» **YOUR OBJECTIVE**
From the entries below, transcribe exactly the lines between the line holding "ALIM İŞİ alımı" and the line holding "4.1.1. Mevzuatı gereği", inclusive; skip all other lines.

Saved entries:
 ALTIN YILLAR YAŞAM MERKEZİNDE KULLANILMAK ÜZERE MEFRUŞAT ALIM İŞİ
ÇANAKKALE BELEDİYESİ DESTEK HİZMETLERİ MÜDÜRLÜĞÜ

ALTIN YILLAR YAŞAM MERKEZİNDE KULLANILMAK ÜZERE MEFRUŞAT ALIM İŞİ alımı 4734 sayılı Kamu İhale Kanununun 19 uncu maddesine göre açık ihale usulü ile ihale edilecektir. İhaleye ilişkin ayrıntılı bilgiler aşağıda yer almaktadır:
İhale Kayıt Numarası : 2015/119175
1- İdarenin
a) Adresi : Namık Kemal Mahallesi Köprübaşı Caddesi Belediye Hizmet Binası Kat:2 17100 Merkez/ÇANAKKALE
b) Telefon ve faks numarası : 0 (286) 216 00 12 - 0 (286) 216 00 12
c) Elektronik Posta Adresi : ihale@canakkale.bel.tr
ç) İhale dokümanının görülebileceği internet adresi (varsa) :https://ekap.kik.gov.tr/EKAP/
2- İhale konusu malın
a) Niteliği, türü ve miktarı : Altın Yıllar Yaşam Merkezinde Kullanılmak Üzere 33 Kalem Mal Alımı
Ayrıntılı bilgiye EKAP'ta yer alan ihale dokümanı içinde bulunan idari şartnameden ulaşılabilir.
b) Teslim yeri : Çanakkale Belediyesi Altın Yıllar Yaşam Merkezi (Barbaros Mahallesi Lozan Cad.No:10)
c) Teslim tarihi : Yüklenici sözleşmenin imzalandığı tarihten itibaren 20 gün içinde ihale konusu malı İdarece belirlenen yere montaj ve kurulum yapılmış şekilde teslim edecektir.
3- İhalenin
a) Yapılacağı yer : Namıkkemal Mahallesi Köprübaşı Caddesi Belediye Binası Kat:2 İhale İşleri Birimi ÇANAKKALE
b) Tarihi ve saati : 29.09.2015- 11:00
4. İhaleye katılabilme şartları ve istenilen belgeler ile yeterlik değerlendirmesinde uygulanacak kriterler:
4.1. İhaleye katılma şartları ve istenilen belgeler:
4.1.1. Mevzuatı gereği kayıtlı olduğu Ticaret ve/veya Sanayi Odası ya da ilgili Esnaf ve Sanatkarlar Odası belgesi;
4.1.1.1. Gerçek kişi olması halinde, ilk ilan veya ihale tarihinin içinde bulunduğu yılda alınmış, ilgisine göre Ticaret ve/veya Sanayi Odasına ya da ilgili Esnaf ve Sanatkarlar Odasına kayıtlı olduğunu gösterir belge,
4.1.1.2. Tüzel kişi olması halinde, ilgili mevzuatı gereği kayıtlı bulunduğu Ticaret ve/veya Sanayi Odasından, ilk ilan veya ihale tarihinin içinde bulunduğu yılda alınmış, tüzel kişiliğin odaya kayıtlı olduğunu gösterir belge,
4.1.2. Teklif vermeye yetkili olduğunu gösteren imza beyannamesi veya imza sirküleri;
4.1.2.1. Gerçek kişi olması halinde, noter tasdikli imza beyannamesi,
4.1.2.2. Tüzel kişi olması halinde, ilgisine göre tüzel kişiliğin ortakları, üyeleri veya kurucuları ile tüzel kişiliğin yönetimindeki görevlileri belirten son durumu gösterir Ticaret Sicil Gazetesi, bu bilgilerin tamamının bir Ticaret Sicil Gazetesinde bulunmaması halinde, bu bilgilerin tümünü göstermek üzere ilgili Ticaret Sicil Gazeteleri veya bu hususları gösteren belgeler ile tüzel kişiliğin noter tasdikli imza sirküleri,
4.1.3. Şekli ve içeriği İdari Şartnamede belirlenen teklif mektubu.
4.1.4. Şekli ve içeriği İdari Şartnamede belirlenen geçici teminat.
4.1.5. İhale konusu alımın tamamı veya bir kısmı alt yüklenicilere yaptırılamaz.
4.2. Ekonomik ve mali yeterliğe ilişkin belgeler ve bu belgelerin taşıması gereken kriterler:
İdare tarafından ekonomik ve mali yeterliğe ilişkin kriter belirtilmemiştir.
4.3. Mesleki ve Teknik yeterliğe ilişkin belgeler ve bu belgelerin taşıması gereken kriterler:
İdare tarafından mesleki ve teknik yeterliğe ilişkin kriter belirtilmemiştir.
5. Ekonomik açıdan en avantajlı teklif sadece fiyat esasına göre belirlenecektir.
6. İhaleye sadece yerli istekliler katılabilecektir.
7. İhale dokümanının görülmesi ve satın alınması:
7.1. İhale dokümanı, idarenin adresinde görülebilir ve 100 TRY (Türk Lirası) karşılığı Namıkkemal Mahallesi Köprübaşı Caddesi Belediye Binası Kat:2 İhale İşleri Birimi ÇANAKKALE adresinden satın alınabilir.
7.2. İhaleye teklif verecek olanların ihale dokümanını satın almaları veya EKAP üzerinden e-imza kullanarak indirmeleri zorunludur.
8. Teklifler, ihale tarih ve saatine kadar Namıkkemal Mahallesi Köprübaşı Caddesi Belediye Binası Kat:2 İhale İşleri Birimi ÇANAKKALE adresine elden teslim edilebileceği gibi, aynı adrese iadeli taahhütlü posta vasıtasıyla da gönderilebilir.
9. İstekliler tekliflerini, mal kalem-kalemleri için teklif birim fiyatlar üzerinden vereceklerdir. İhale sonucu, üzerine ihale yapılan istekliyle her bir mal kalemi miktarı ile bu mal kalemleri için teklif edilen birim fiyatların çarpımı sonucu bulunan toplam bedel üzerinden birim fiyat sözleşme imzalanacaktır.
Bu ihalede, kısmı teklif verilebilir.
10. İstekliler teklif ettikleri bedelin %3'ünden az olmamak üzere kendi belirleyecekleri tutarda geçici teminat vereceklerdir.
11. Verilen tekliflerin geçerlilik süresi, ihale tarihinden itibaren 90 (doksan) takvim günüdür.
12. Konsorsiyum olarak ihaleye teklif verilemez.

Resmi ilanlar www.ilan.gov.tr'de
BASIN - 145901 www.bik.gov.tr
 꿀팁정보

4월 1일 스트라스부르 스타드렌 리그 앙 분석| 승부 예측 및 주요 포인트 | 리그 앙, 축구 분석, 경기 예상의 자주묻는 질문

» **OUTPUT OF THE TASK**
ALTIN YILLAR YAŞAM MERKEZİNDE KULLANILMAK ÜZERE MEFRUŞAT ALIM İŞİ alımı 4734 sayılı Kamu İhale Kanununun 19 uncu maddesine göre açık ihale usulü ile ihale edilecektir. İhaleye ilişkin ayrıntılı bilgiler aşağıda yer almaktadır:
İhale Kayıt Numarası : 2015/119175
1- İdarenin
a) Adresi : Namık Kemal Mahallesi Köprübaşı Caddesi Belediye Hizmet Binası Kat:2 17100 Merkez/ÇANAKKALE
b) Telefon ve faks numarası : 0 (286) 216 00 12 - 0 (286) 216 00 12
c) Elektronik Posta Adresi : ihale@canakkale.bel.tr
ç) İhale dokümanının görülebileceği internet adresi (varsa) :https://ekap.kik.gov.tr/EKAP/
2- İhale konusu malın
a) Niteliği, türü ve miktarı : Altın Yıllar Yaşam Merkezinde Kullanılmak Üzere 33 Kalem Mal Alımı
Ayrıntılı bilgiye EKAP'ta yer alan ihale dokümanı içinde bulunan idari şartnameden ulaşılabilir.
b) Teslim yeri : Çanakkale Belediyesi Altın Yıllar Yaşam Merkezi (Barbaros Mahallesi Lozan Cad.No:10)
c) Teslim tarihi : Yüklenici sözleşmenin imzalandığı tarihten itibaren 20 gün içinde ihale konusu malı İdarece belirlenen yere montaj ve kurulum yapılmış şekilde teslim edecektir.
3- İhalenin
a) Yapılacağı yer : Namıkkemal Mahallesi Köprübaşı Caddesi Belediye Binası Kat:2 İhale İşleri Birimi ÇANAKKALE
b) Tarihi ve saati : 29.09.2015- 11:00
4. İhaleye katılabilme şartları ve istenilen belgeler ile yeterlik değerlendirmesinde uygulanacak kriterler:
4.1. İhaleye katılma şartları ve istenilen belgeler:
4.1.1. Mevzuatı gereği kayıtlı olduğu Ticaret ve/veya Sanayi Odası ya da ilgili Esnaf ve Sanatkarlar Odası belgesi;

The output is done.